Additionally, he’s been hitting the ball more on the ground and more to the opposite field so far in 2021 than he did throughout 2017:

Batted ball percentages

Season Pull Straight Oppo GB%
Season Pull Straight Oppo GB%
2017 39% 41% 20% 44.6
2021 32% 43% 25% 52.9

Small sample size may be a factor of course, but if those variances have been concerted efforts to adjust, that may play a part in his end-of-season numbers as well.

We can’t conclude without saying that there’s an enormous elephant in the room that answers to the name “Injury Bug” that will likely be the predominant factor in how the 2021 season turns out for Stanton. His performance at the plate was never the problem the last two years — it was simply avoiding the injured list.
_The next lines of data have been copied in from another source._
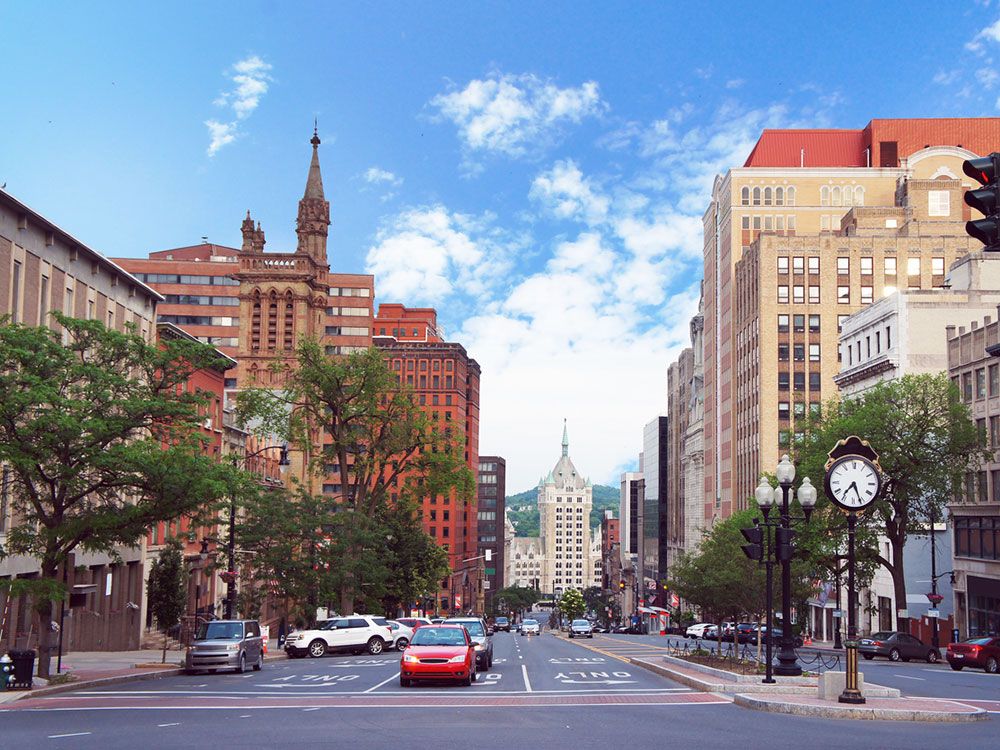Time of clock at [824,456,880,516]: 7:26
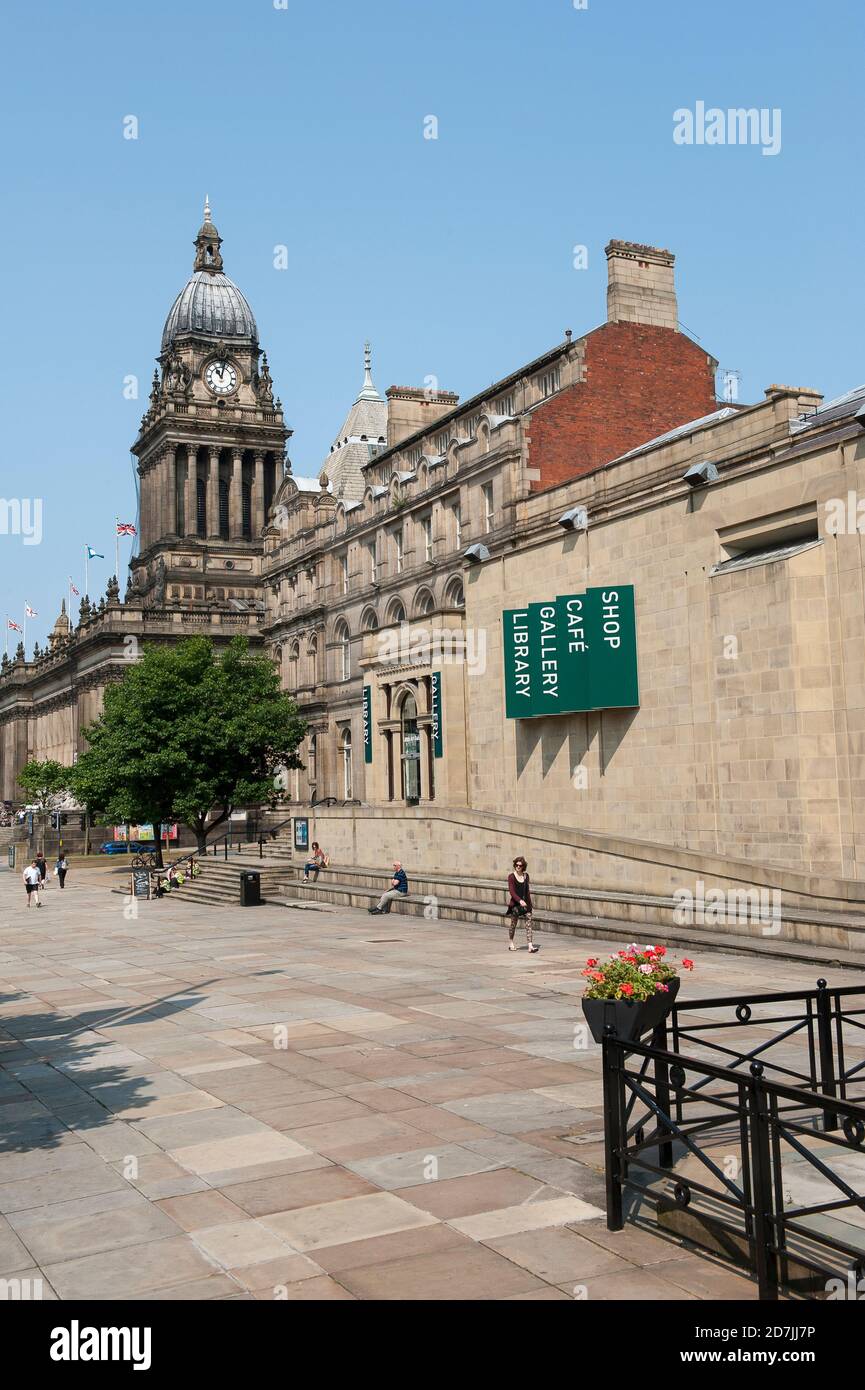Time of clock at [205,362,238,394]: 11:02
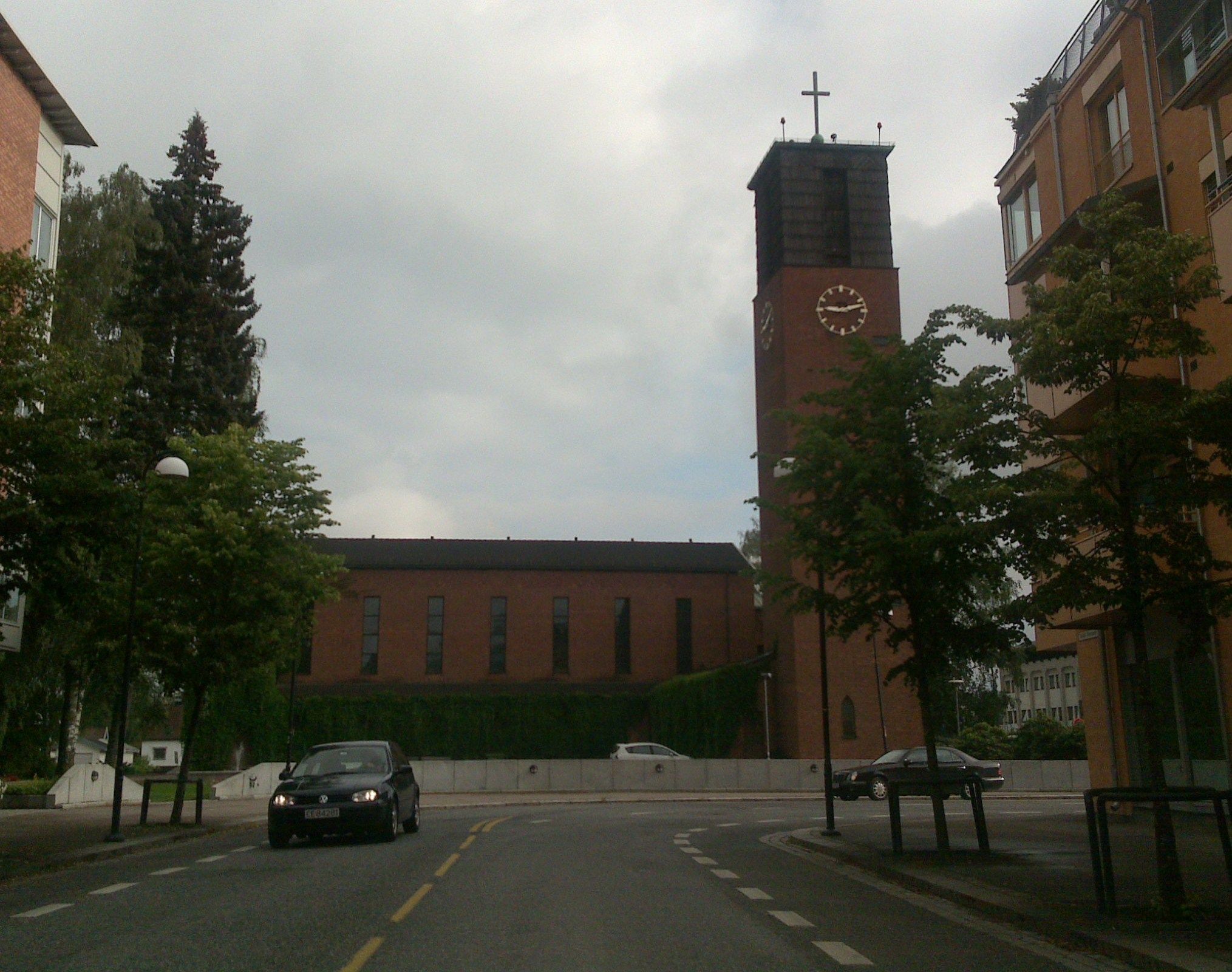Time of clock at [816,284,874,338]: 9:12
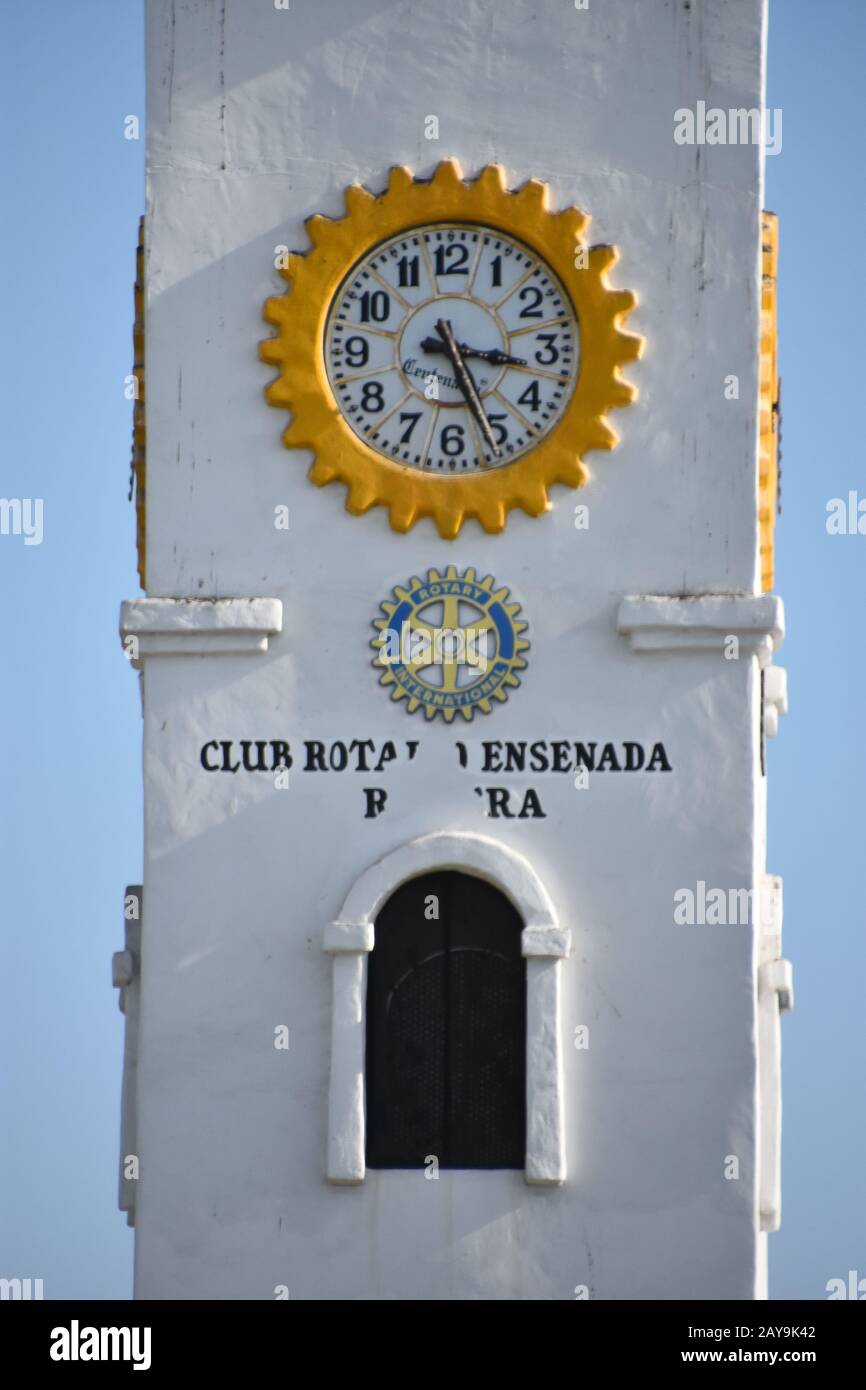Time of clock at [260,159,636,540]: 3:26
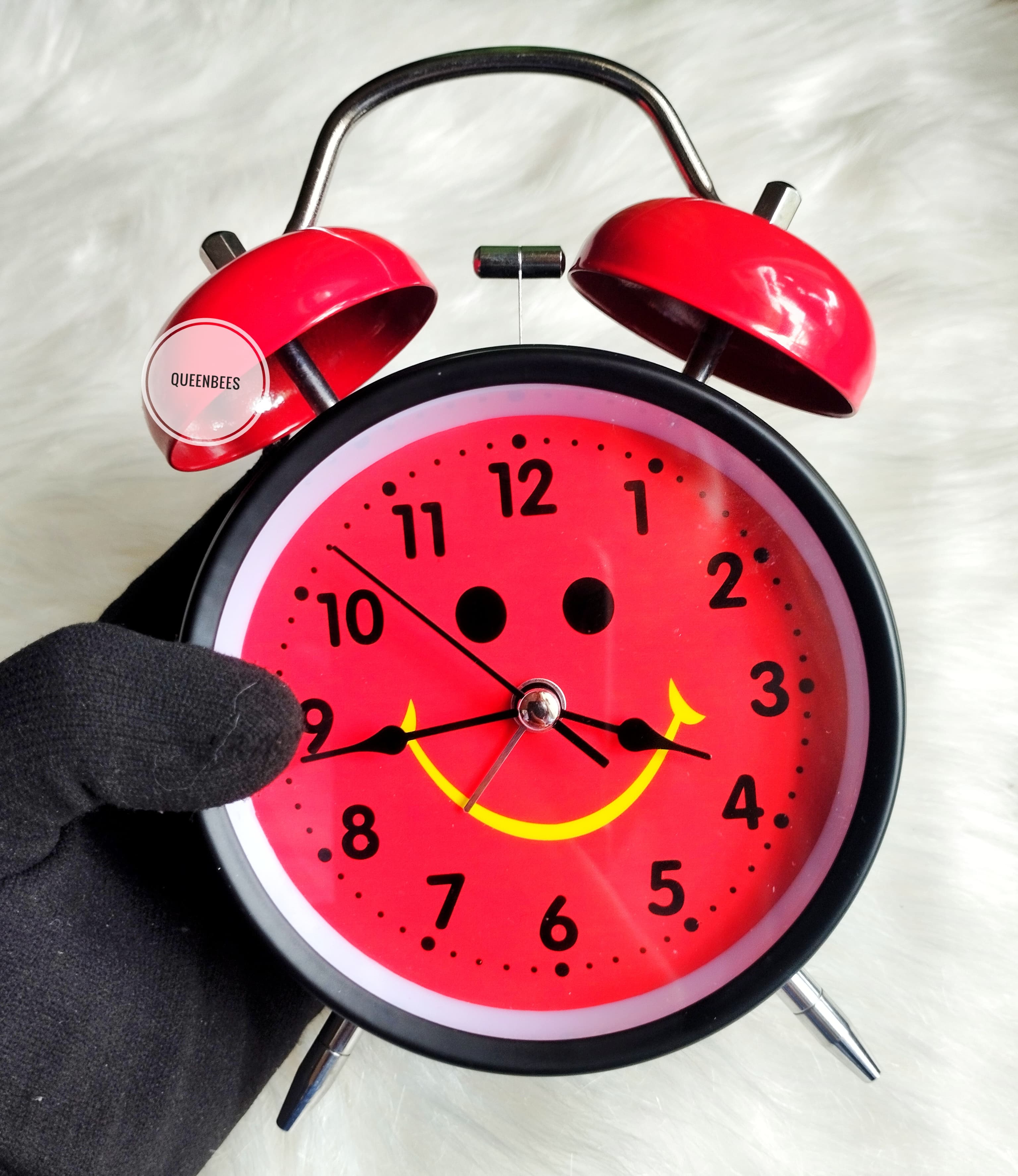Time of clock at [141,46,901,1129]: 3:43
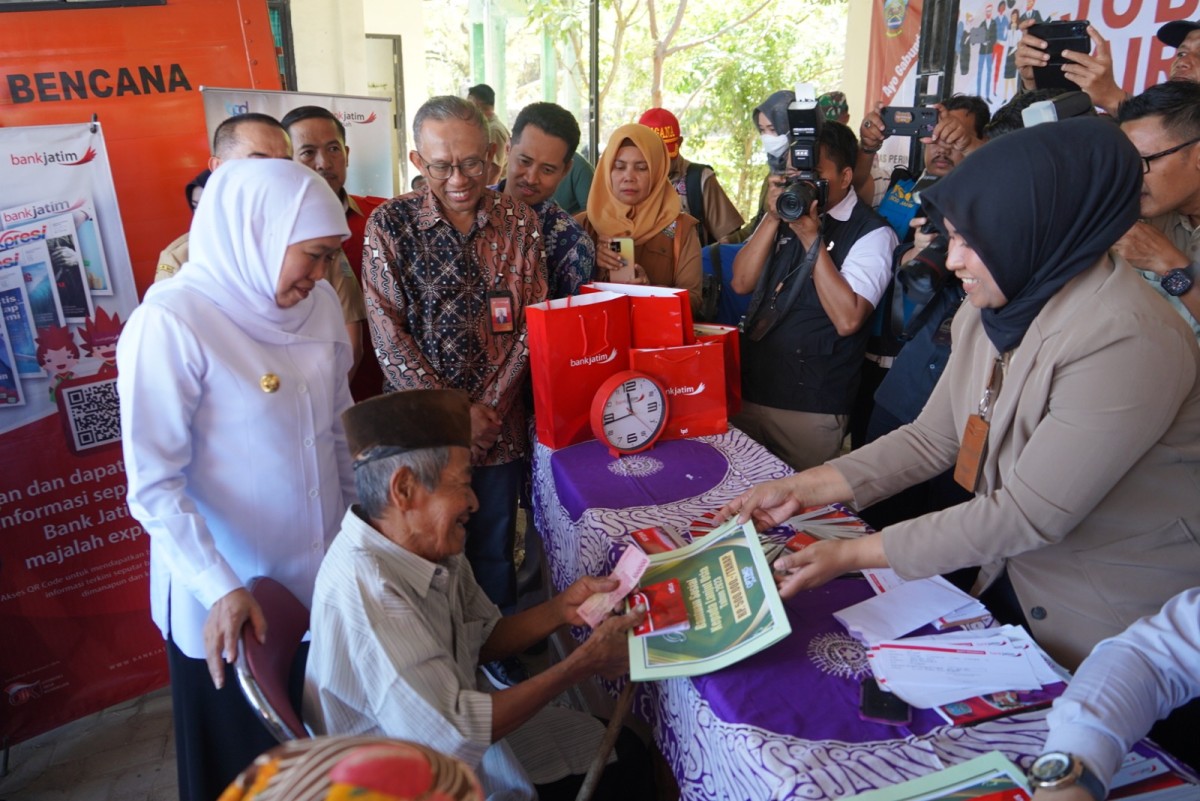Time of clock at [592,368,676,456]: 11:43
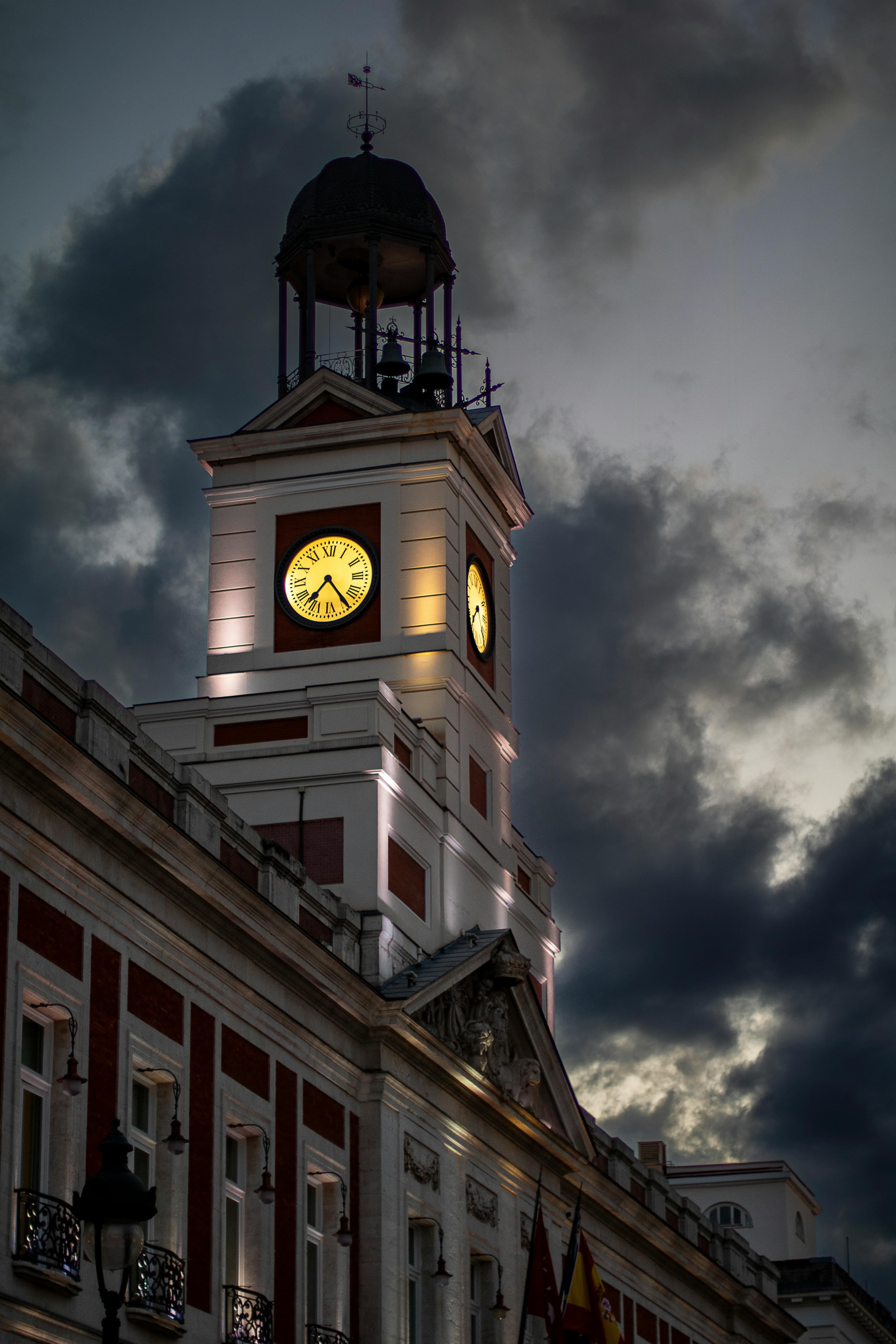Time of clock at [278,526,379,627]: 7:24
As noted, though, even if Stanton remains healthy and on the field for the duration of 2021, he’s still going to play less than he did in 2017 due to the aforementioned planned days off.

It will be fascinating to watch play out regardless of which direction Stanton’s season goes. It’s safe to say that as long as he continues to hit the ball harder than any human being has ever hit a baseball — as he has been — the production will end up in a place the Yankees will love.